6. The Editorializer
Fantasy drafts and socializing go hand in hand, but some guys have a tough time remembering that human conversation is a two-way street. Which brings us to the Editorializer, the self-appointed judge of all fantasy picks. This guy has a verdict about everything. Problem is, nobody’s asking for it. His criticisms are maddening (Too soon, tooooo soon), his witticisms infuriating (Sweet pick … not!), his compliments condescending (Great pick. Greaaat pick.). If we wanted a play-by-play of our fantasy draft, we would’ve asked Bob Costas.
5. His Lateness
Sadly, tardiness has become an accepted, often embraced part of American culture. But not when it comes to fantasy drafts, which can’t begin until everybody’s there. Which is why the guy who’s late is so mind-bogglingly inconsiderate. Making a few people wait is bad enough. But an entire league? Multiply the 20 or so minutes he’s late by the number of people waiting, and you have hours of wasted time. Clearly, His Lateness is anything but fantasy royalty.
4. The Cheapskate
It’d be one thing if people were forced to join money leagues, but thankfully, mob tactics don’t fly in fantasy. Which brings us to the guy who doesn’t pay. The Cheapskate’s refusal to pull out the checkbook takes us one step closer to the Fantasy Apocalypse, in which all money leaguers will be federally obligated to sign a legally binding contract on D-Day.

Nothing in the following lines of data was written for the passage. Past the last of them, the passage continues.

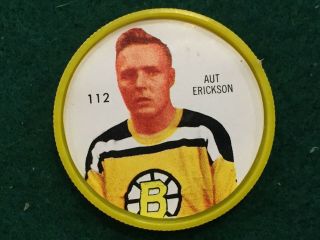 1960 - 61 Shirriff Salada Nhl Hockey Coin 112 Aut Erickson,  Boston,  Bruins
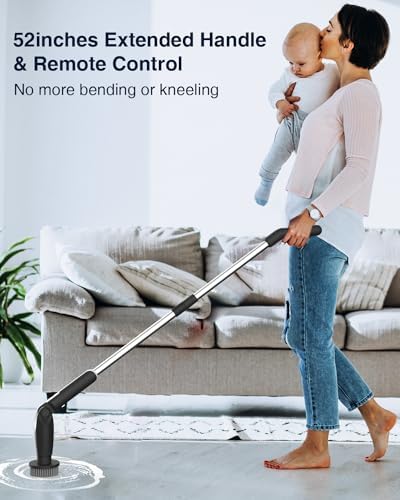 Leebein Electric Spin Scrubber, Shower Scrubber with 4 Adjustable Angles and 8 Brush Heads, Electric Scrubber with Long Handle & Remote Controller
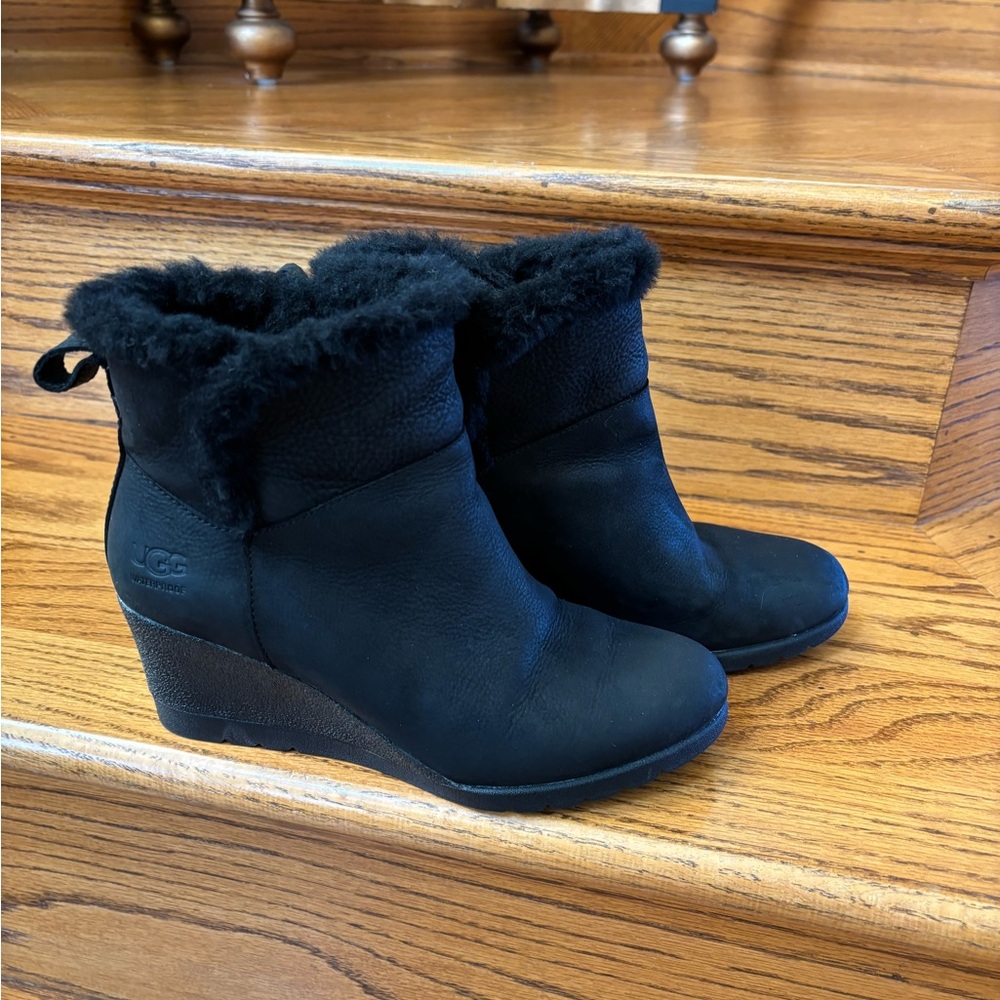 UGG Black Winter Rain Boots with Cozy Fuzzy Trim and Soft Material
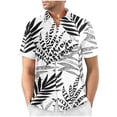 thumbnail image 2 of Mens Manga Corta Botón Abajo Camisas Gira Cuello Impresión Casual Blusa, Camisas de Verano para Hombre, 2 of 5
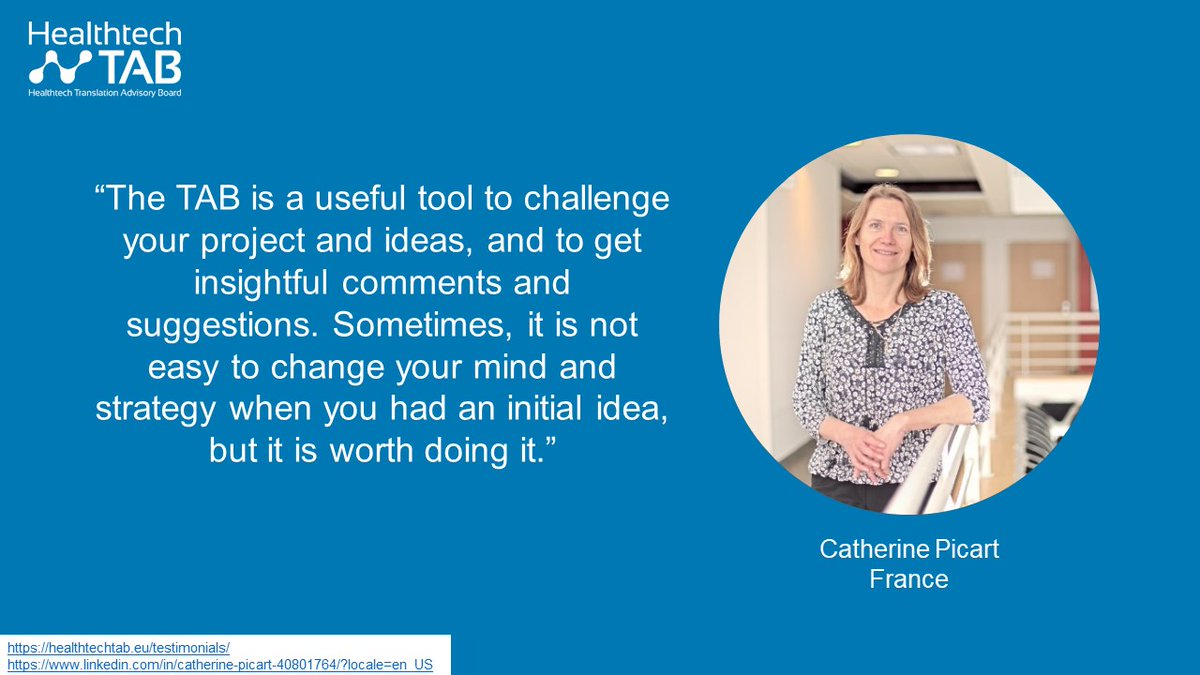 Before stepping out for the holidays, we want to leave you with the first testimony of a series we will publish periodically. Visit #healthtechTAB 's website to read about the beneficiaries' experience!

Happy holidays for all!

healthtechtab.eu/testimonials/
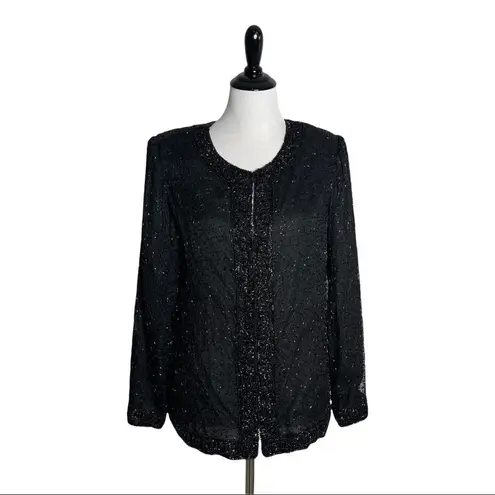 Laurence Kazar Laurence Kazer All Over Beaded Open Jacket Women Size M Black Silk Formal Party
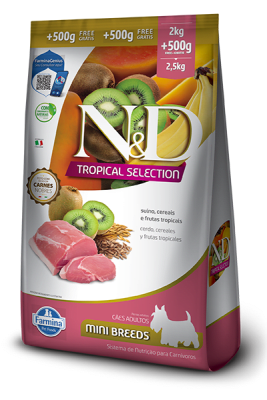 N&D Tropical Adulto Mini Cerdo, cereales y frutas tropicales 2kg +500gr GRATIS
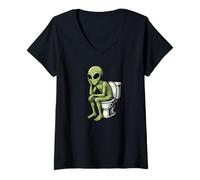 Femme Costume Amusant d'extraterrestre pour Les Amateurs de Toilettes et d'extraterrestres T-Shirt avec Col en V
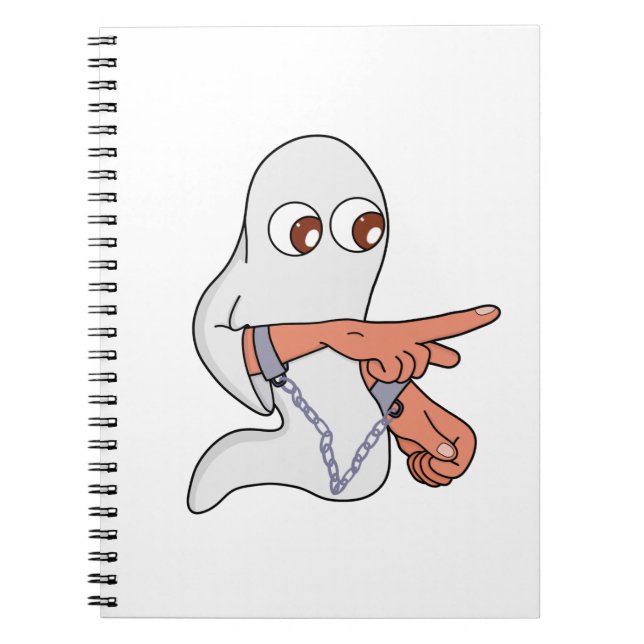 Caderno Espiral Fantasma encadeado apontando para a frente (Frente)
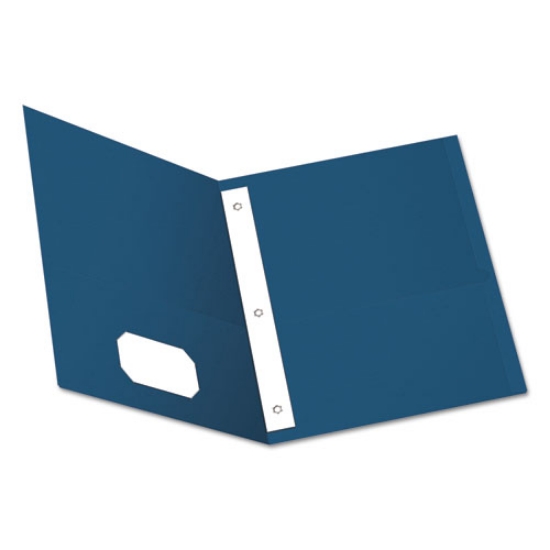 Picture of Twin-Pocket Folders With 3 Fasteners, 0.5" Capacity, 11 X 8.5, Blue, 25/box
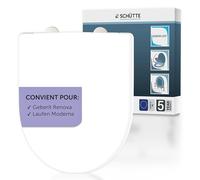 SCHÜTTE Abattant WC compatible avec Geberit Renova, Laufen Moderna, avec système d'abaissement automatique, fabriqué en UE, couvercle de toilette amovible en Duroplast incassable, couvercle de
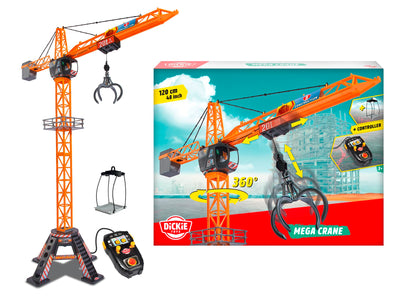 Dickie Toys Mega Crane (120 cm) - Kran Spielzeug mit Fernbedienung für Kinder von 3-5 Jahren - Baustellenfahrzeuge Kinder Set mit Seilwinde, Greifarm & Lastentrage, 350° drehbar - 201139012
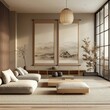 © Scaps Boom - Minimalist Japandi home interior design for a modern living room, featuring clean lines and neutral tones. 3D rendering, Generative AI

Naturally, it’s not all about the money, but being the Cheapskate is just as bad as stealing a wad of cash from the winner’s wallet.
3. The Conspirator
There’s no fantasy rulebook, but there is an unwritten rule that says you’re in it alone. And for good reason. This isn’t Pictionary night at your neighbor’s house. This is fantasy baseball, every man for himself, winner — not winners — take all. But the Conspirator has a behind-the-scenes buddy doing his dirty work, a guy on the other end of those all-too-frequent cell-phone calls on D-Day. He’s a coward, the white-collar criminal of fantasy, too weak to take care of his own business, too afraid to disclose his dark partnership. If there were such a thing as a fantasy jail, the Partner would be the first to do time.
2. The Speaker
A silent voice on the other end of the phone line is usually pretty creepy. Think Ghostface in the movie "Scream." But in the case of the guy who’s drafting on speaker phone, it’s downright annoying. Inevitably, the Speaker is unresponsive when it’s his turn, he routinely picks guys who’ve been picked (see Repeat Offender), and he’s generally incoherent — all thanks to his poor mode of communication. Better to leave your buddy in Boise out of the picture than subject your league to the Speaker.
1. The Accidental Sniper
We’ve all played fantasy baseball with the guy who, quite literally, is out of his league, the extreme fair-weather fan who thinks there are still Expos in Montreal. But one way or another, the Accidental Sniper ends up snagging your top sleeper pick right before you were planning on pulling the trigger, displaying a clueless dominance not seen since the days of Inspector Gadget. For all you Yankees fans out there banking on taking Philip Hughes with your last pick this year, watch out for the Sniper. He’ll take a page out of the Crammer’s book, grab a random magazine, start flipping, locate the Yankees’ top prospect and pick him at the last possible second, obliviously ruining your master plan — and your draft.
There you have it, the worst of the worst. Quite the motley crew, eh?
But let’s not fool ourselves. There’s a little bit of the Repeat Offender, the Crammer and the Editorializer in everyone. We’ve all been guilty of making D-Day seem more like World War III than a civilized gathering of friends.
So give peace a chance. And please, don’t be that guy.